Slaughterbots and Diplomacy

The most vivid and pedagogically useful explanation of the near-term dangers implied by the development of AI technology for military drones that I know of has been the famous Slaughterbots video, produced in 2017 by the Future of Life Institute and featuring leading AI safety researcher Stuart Russell.
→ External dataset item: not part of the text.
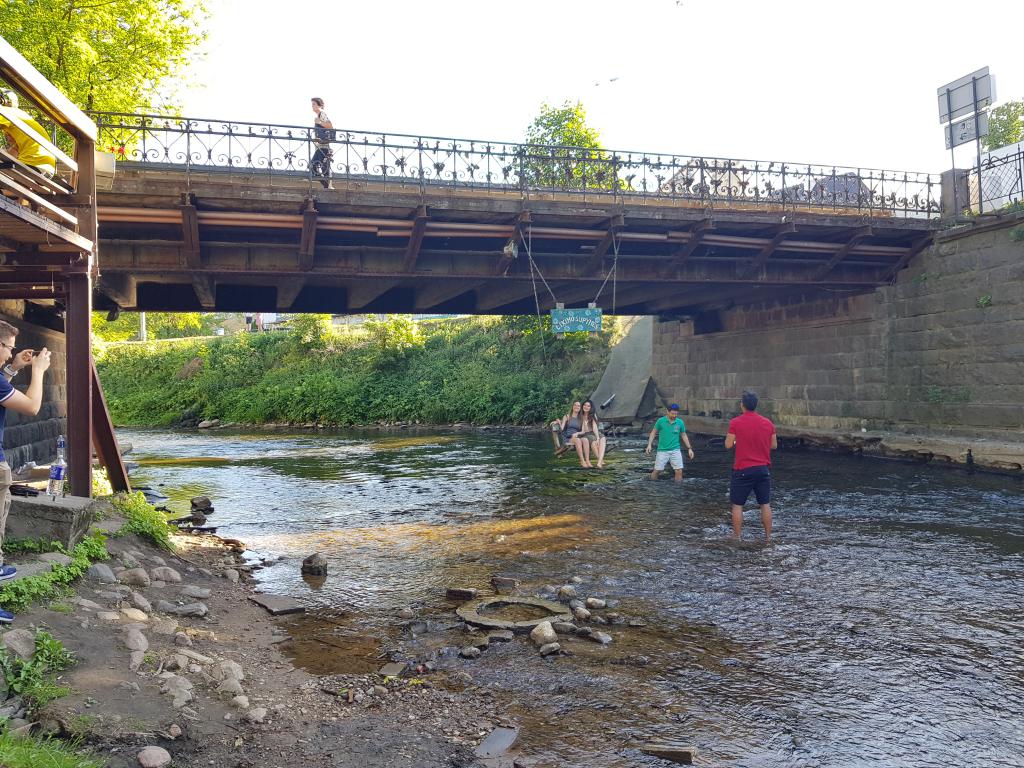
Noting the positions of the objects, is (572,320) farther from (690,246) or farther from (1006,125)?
(1006,125)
I've been showing it to my students every year since 2018, along with proclamations such as ''Potential dangers in AI lurk everywhere, but if I were to single out one application area as the absolutely most reckless one as a playground for development of cutting-edge AI technology, I'd say killer robots''.

Just this week, two event have come to my attention that cause me to update on this and perhaps modify my lectures slightly:

1. A large part of the Slaughterbots video is a fictional promotion event for a new autonomous killer drone product. But why stick to fiction when we can have the real thing? The Israeli defense electronics company Elbit Systems has released a promotion video for their latest lethal AI product. Their tone and content are reminiscent the Slaughterbots video but without any hint of irony or admission that AI technology for killing people could be dangerous or bad. Here's what we get when reality imitates fiction:

2. Facebook's (or Meta as they now call themselves) AI lab just announced how they built an AI that performs on (at least) human level at the game of Diplomacy. Given the role of Bostrom's treacherous turn concept and related deception problems (as outlined in the recent very important report by Ajeya Cotra) in exacerbating AI existential risk, I should perhaps consider modifying the proclamation above to something like ''Potential dangers in AI lurk everywhere, but if I were to single out one application area as the absolutely most reckless one as a playground for development of cutting-edge AI technology, I'd say games where the winning moves consist of manipulating human opponents into acting in your interest and then stabbing their back''.